The imagery in And Under That… moves viewers through a series of spaces, both public and private, that are animated by the presence of bodies, most often those of the film’s two main subjects. The scenes are relatively ordinary, though somehow they don’t always feel that way. Throughout And Under That… voice, music, and sound are at least as important to the viewer’s experience of the work as what we see. Indeed, it is perhaps in making her viewers into listeners that Copestake allows us to participate in the attention she pays to her subjects’ “ordinary affects.” In echoing a topology of listening, And Under That participates in an openness (ears, unlike eyes, can’t be closed after all) that allows an unheard subjectivity to emerge. That this is made audible through the voices of older women, voices not listened to attentively enough in our culture, and habitually heard as those of “finished” subjects, is essential to the film’s affective power, to the way it moves.

The moving images that Copestake uses to show us these various pools of ordinariness are themselves shown to be movable within And Under That. At times the footage is rotated 90 degrees into the vertical, so that the film seems to flow down the screen; at other points it is layered to create a sense of shifting depth within the image.
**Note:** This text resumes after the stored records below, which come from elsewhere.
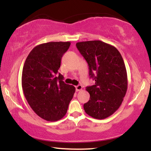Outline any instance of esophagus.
<instances>
[{"instance_id":"34e87169","label":"esophagus","mask_w":151,"mask_h":151,"mask_svg":"<svg viewBox=\"0 0 151 151\" xmlns=\"http://www.w3.org/2000/svg\"><path fill=\"white\" fill-rule=\"evenodd\" d=\"M75 88H76V91H81V90H82V88H83V86H82V85H77V86H75Z\"/></svg>"}]
</instances>
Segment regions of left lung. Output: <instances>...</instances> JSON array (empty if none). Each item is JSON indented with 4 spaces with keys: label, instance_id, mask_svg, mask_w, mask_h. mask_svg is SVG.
I'll list each match as a JSON object with an SVG mask.
<instances>
[{
    "label": "left lung",
    "instance_id": "8db88e82",
    "mask_svg": "<svg viewBox=\"0 0 151 151\" xmlns=\"http://www.w3.org/2000/svg\"><path fill=\"white\" fill-rule=\"evenodd\" d=\"M88 63L90 78L95 85L86 86L90 100L84 104L89 116L97 119L107 118L121 105L127 90L126 67L119 51L101 40L76 44Z\"/></svg>",
    "mask_w": 151,
    "mask_h": 151
}]
</instances>
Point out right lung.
Listing matches in <instances>:
<instances>
[{
	"label": "right lung",
	"mask_w": 151,
	"mask_h": 151,
	"mask_svg": "<svg viewBox=\"0 0 151 151\" xmlns=\"http://www.w3.org/2000/svg\"><path fill=\"white\" fill-rule=\"evenodd\" d=\"M70 42H50L35 47L28 55L22 73V87L28 103L37 115L56 121L65 115L75 92L57 75Z\"/></svg>",
	"instance_id": "obj_1"
}]
</instances>
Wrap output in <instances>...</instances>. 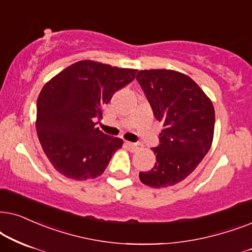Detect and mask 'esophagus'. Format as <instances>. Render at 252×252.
I'll return each instance as SVG.
<instances>
[{
	"label": "esophagus",
	"mask_w": 252,
	"mask_h": 252,
	"mask_svg": "<svg viewBox=\"0 0 252 252\" xmlns=\"http://www.w3.org/2000/svg\"><path fill=\"white\" fill-rule=\"evenodd\" d=\"M126 147H128L130 151H131V152H136V151L139 149V145H138V144H136V143L126 142Z\"/></svg>",
	"instance_id": "1"
}]
</instances>
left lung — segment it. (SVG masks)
<instances>
[{
    "label": "left lung",
    "mask_w": 252,
    "mask_h": 252,
    "mask_svg": "<svg viewBox=\"0 0 252 252\" xmlns=\"http://www.w3.org/2000/svg\"><path fill=\"white\" fill-rule=\"evenodd\" d=\"M136 79L162 122L160 145L154 147L157 162L140 172L142 183L151 188L175 186L189 176L209 152L214 135V107L189 76L175 70H140Z\"/></svg>",
    "instance_id": "8db88e82"
}]
</instances>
In previous film works, Copestake used techniques such as projecting onto textured, layered, or broken surfaces to disrupt the immateriality and unity of the filmic image. By manipulating the layers and orientations of the material in And Under That, the artist is able to draw something of that disruption back into the film, even within the stabilizing frame of the cinematic screen. The interruption of the film’s flow of images is what makes space for those pools of ordinary feeling to gather.
Adapted from Dominic Paterson, ‘And Under That…’ in Subject Area: writing/film, 2014.